_Work to do_:
Can you retype all of the lines below, keeping every character the same?

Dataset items
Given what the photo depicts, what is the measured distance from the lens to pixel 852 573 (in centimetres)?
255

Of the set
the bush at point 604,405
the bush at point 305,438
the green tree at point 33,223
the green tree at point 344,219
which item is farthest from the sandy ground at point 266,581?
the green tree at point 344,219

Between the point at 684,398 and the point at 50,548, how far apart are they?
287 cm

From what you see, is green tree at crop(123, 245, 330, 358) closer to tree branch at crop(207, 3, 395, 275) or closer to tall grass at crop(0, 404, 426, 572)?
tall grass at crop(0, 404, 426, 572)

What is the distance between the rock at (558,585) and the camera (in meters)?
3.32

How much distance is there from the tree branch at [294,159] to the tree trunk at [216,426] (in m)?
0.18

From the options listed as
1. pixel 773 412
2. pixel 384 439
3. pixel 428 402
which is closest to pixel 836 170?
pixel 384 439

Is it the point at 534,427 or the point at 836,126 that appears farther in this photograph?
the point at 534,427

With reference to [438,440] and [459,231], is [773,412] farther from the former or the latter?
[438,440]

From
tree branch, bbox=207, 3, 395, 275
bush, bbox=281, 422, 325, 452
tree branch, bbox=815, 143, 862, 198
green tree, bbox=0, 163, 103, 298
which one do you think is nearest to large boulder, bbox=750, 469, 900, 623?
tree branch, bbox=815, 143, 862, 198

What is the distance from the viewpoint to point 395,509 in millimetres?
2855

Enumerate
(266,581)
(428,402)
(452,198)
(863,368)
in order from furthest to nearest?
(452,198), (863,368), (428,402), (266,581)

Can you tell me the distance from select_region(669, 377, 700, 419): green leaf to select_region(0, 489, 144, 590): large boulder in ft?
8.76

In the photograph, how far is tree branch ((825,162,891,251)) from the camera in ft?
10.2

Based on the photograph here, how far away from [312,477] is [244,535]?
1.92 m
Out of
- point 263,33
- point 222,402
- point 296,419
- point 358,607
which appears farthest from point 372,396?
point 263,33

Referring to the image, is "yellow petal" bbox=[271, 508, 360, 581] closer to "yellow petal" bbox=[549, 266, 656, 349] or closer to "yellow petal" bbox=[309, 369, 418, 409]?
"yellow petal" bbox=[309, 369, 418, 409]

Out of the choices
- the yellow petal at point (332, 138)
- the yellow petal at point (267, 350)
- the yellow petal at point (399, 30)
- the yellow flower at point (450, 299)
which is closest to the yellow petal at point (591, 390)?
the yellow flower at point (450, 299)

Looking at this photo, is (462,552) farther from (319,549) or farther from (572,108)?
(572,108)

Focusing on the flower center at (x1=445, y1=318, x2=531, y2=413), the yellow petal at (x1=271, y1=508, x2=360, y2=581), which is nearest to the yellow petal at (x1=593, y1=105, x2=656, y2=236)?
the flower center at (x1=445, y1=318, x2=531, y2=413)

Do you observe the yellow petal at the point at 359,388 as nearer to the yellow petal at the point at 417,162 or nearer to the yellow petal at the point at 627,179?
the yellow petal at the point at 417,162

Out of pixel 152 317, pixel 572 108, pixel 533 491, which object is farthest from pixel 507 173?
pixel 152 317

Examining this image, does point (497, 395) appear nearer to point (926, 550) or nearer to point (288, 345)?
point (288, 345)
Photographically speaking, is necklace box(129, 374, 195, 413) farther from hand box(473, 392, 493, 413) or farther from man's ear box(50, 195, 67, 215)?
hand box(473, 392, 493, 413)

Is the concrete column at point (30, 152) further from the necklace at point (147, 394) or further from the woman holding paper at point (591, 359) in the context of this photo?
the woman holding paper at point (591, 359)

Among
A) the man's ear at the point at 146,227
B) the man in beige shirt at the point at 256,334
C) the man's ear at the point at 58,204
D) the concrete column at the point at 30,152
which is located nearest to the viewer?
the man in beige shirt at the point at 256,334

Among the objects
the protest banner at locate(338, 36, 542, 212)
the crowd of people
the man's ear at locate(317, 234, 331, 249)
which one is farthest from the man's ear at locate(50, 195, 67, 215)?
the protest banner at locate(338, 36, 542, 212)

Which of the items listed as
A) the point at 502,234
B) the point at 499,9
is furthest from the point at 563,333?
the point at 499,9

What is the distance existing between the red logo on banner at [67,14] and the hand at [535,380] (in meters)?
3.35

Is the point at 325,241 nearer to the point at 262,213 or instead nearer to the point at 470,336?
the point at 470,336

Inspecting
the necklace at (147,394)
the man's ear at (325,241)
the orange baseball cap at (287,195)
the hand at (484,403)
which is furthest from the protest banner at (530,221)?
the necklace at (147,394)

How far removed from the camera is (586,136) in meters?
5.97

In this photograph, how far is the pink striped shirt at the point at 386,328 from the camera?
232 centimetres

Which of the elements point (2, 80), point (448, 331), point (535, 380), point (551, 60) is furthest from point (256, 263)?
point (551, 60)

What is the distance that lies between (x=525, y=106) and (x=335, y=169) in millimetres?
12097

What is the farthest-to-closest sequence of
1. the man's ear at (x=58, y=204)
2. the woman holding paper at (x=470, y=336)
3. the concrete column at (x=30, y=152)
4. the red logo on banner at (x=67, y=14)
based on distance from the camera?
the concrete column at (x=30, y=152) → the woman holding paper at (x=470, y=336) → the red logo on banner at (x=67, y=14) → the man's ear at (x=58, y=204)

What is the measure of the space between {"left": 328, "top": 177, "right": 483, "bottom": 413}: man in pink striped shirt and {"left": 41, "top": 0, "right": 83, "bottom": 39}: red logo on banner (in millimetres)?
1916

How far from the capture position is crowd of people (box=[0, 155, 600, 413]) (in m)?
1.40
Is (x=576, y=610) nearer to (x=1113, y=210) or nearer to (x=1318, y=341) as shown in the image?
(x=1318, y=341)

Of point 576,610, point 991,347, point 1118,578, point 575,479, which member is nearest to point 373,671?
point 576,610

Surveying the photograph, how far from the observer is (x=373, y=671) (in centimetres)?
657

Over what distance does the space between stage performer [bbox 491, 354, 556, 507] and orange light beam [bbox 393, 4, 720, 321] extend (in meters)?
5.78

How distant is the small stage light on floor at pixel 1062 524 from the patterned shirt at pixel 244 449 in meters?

_Worked solution_:
Given what the photo depicts, what is the measured distance from the lens to pixel 852 573 (in centimetres)?
255

Of the set
the bush at point 604,405
the bush at point 305,438
the green tree at point 33,223
the green tree at point 344,219
which item is farthest from the sandy ground at point 266,581?
the green tree at point 344,219

Between the point at 684,398 and the point at 50,548, how far apart are they?
287 cm

From what you see, is green tree at crop(123, 245, 330, 358) closer to tree branch at crop(207, 3, 395, 275) or closer to tall grass at crop(0, 404, 426, 572)?
tall grass at crop(0, 404, 426, 572)

What is the distance between the rock at (558,585) and the camera (in meters)?
3.32

How much distance is there from the tree branch at [294,159] to the tree trunk at [216,426] (in m)?
0.18

From the options listed as
1. pixel 773 412
2. pixel 384 439
3. pixel 428 402
which is closest to pixel 836 170?
pixel 384 439

Is it the point at 534,427 or the point at 836,126 that appears farther in this photograph?
the point at 534,427

With reference to [438,440] and [459,231], is [773,412] farther from the former or the latter?
[438,440]

From
tree branch, bbox=207, 3, 395, 275
bush, bbox=281, 422, 325, 452
tree branch, bbox=815, 143, 862, 198
green tree, bbox=0, 163, 103, 298
which one do you think is nearest to large boulder, bbox=750, 469, 900, 623?
tree branch, bbox=815, 143, 862, 198

What is the distance from the viewpoint to point 395,509 in millimetres?
2855

Enumerate
(266,581)
(428,402)
(452,198)
(863,368)
in order from furthest to nearest?
(452,198), (863,368), (428,402), (266,581)

Can you tell me the distance from select_region(669, 377, 700, 419): green leaf to select_region(0, 489, 144, 590): large boulder in ft?
8.76

In the photograph, how far is tree branch ((825,162,891,251)) from the camera in ft?
10.2

Based on the photograph here, how far away from [312,477] is [244,535]?
1.92 m
Out of
- point 263,33
- point 222,402
- point 296,419
- point 358,607
which appears farthest from point 372,396?
point 263,33

Referring to the image, is "yellow petal" bbox=[271, 508, 360, 581] closer to "yellow petal" bbox=[549, 266, 656, 349] or closer to "yellow petal" bbox=[309, 369, 418, 409]?
"yellow petal" bbox=[309, 369, 418, 409]

Out of the choices
- the yellow petal at point (332, 138)
- the yellow petal at point (267, 350)
- the yellow petal at point (399, 30)
- the yellow flower at point (450, 299)
which is closest to the yellow petal at point (591, 390)?
the yellow flower at point (450, 299)

Looking at this photo, is (462,552) farther from (319,549) or farther from (572,108)?
(572,108)

Focusing on the flower center at (x1=445, y1=318, x2=531, y2=413), the yellow petal at (x1=271, y1=508, x2=360, y2=581), which is nearest to the yellow petal at (x1=593, y1=105, x2=656, y2=236)?
the flower center at (x1=445, y1=318, x2=531, y2=413)

Do you observe the yellow petal at the point at 359,388 as nearer to the yellow petal at the point at 417,162 or nearer to the yellow petal at the point at 627,179?
the yellow petal at the point at 417,162

Out of pixel 152 317, pixel 572 108, pixel 533 491, which object is farthest from pixel 507 173?
pixel 152 317

Examining this image, does point (497, 395) appear nearer to point (926, 550) or nearer to point (288, 345)?
point (288, 345)
Photographically speaking, is necklace box(129, 374, 195, 413) farther from hand box(473, 392, 493, 413) or farther from man's ear box(50, 195, 67, 215)?
hand box(473, 392, 493, 413)

Is the concrete column at point (30, 152) further from the necklace at point (147, 394) or further from the woman holding paper at point (591, 359) in the context of this photo?
the woman holding paper at point (591, 359)

Among
A) the man's ear at the point at 146,227
B) the man in beige shirt at the point at 256,334
C) the man's ear at the point at 58,204
D) the concrete column at the point at 30,152
which is located nearest to the viewer?
the man in beige shirt at the point at 256,334

Among the objects
the protest banner at locate(338, 36, 542, 212)
the crowd of people
the man's ear at locate(317, 234, 331, 249)
which one is farthest from the man's ear at locate(50, 195, 67, 215)?
the protest banner at locate(338, 36, 542, 212)

Which of the items listed as
A) the point at 502,234
B) the point at 499,9
is furthest from the point at 563,333?
the point at 499,9

What is the distance existing between the red logo on banner at [67,14] and the hand at [535,380] (in meters)?
3.35

Is the point at 325,241 nearer to the point at 262,213 or instead nearer to the point at 470,336?
the point at 470,336

Inspecting
the necklace at (147,394)
the man's ear at (325,241)
the orange baseball cap at (287,195)
the hand at (484,403)
which is furthest from the protest banner at (530,221)?
the necklace at (147,394)

How far removed from the camera is (586,136) in meters?
5.97

In this photograph, how far is the pink striped shirt at the point at 386,328 from the camera?
232 centimetres

Which of the elements point (2, 80), point (448, 331), point (535, 380), point (551, 60) is furthest from point (256, 263)?
point (551, 60)

What is the distance that lies between (x=525, y=106) and (x=335, y=169) in millimetres?
12097

What is the farthest-to-closest sequence of
1. the man's ear at (x=58, y=204)
2. the woman holding paper at (x=470, y=336)
3. the concrete column at (x=30, y=152)
4. the red logo on banner at (x=67, y=14)
based on distance from the camera?
the concrete column at (x=30, y=152) → the woman holding paper at (x=470, y=336) → the red logo on banner at (x=67, y=14) → the man's ear at (x=58, y=204)

What is the measure of the space between {"left": 328, "top": 177, "right": 483, "bottom": 413}: man in pink striped shirt and {"left": 41, "top": 0, "right": 83, "bottom": 39}: red logo on banner (in millimetres)?
1916

How far from the capture position is crowd of people (box=[0, 155, 600, 413]) (in m)?
1.40
Is (x=576, y=610) nearer to (x=1113, y=210) or nearer to (x=1318, y=341) as shown in the image?
(x=1318, y=341)

Of point 576,610, point 991,347, point 1118,578, point 575,479, which member is nearest to point 373,671?
point 576,610

Surveying the photograph, how far from the observer is (x=373, y=671) (in centimetres)?
657

Over what distance does the space between stage performer [bbox 491, 354, 556, 507] and orange light beam [bbox 393, 4, 720, 321] extend (in meters)?
5.78

How distant is the small stage light on floor at pixel 1062 524 from the patterned shirt at pixel 244 449 in meters?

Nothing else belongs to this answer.